Armenian Apostolic church in Jebrayil, Azerbaijan

Zoravor Surp Astvatsatsin Church (Մեխակավանի Զորավոր Սուրբ Աստվածածին եկեղեցի) or Holy Mother of God Church, was an Armenian Apostolic church built in 2017 in the settlement of Jebrayil in the Hadrut Province, Azerbaijan. The church was completely destroyed by Azerbaijan in 2021. The church was located on a hill adjacent to the Jebrayil military unit.

== History ==
The church was built through the efforts of the regimental chaplain, Deacon Sargis Abyan, and funded by benefactor Grigor Movsisyan.

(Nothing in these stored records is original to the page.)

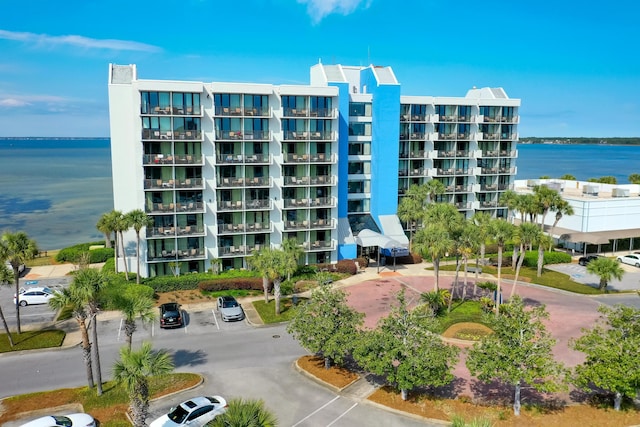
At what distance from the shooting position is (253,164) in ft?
183

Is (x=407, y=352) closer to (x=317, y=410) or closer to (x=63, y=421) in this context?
(x=317, y=410)

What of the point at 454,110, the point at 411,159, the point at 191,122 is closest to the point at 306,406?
the point at 191,122

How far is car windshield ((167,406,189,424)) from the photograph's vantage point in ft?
88.0

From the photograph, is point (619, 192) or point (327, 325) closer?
point (327, 325)

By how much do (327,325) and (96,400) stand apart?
573 inches

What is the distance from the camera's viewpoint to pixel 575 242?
228 ft

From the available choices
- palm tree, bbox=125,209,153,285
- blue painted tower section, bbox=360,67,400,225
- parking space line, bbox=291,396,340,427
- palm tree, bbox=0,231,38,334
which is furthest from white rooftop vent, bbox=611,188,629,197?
palm tree, bbox=0,231,38,334

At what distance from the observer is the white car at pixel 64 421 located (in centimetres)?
2598

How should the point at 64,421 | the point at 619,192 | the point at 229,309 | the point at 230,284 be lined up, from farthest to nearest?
1. the point at 619,192
2. the point at 230,284
3. the point at 229,309
4. the point at 64,421

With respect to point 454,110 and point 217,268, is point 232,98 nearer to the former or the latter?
point 217,268

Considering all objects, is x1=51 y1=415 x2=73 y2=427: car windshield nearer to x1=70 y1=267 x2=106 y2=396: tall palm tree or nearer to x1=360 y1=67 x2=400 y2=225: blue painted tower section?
x1=70 y1=267 x2=106 y2=396: tall palm tree

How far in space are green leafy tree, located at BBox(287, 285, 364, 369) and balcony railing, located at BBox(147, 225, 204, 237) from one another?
78.6 ft

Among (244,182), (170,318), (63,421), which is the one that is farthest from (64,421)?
(244,182)

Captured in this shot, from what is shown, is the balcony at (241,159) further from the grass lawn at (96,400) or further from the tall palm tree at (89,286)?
the grass lawn at (96,400)
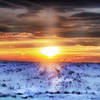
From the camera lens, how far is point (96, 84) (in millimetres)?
22984

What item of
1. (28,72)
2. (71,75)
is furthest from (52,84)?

It was consecrated on October 1, 2017, by Bishop Vrtanes Abrahamyan, the spiritual leader of the RA Armed Forces.

During the 2020 Nagorno-Karabakh war, Azerbaijan captured Jebrayil. Subsequently, videos were released showing Azerbaijani soldiers desecrating the Zoravor Surp Astvatsatsin Church. In these videos, the church remained standing, but Azerbaijani soldiers were filmed breaking the cross from the roof.

In March 2021, a report published by the BBC revealed that the church had been razed to the ground. In the footage, Azerbaijani representatives claimed that Armenians had destroyed it before leaving; however, existing video evidence proves otherwise. BBC journalist Jonah Fisher documented that the church could not have been destroyed during the war, as videos clearly show the building intact when Azerbaijani forces first arrived at the site.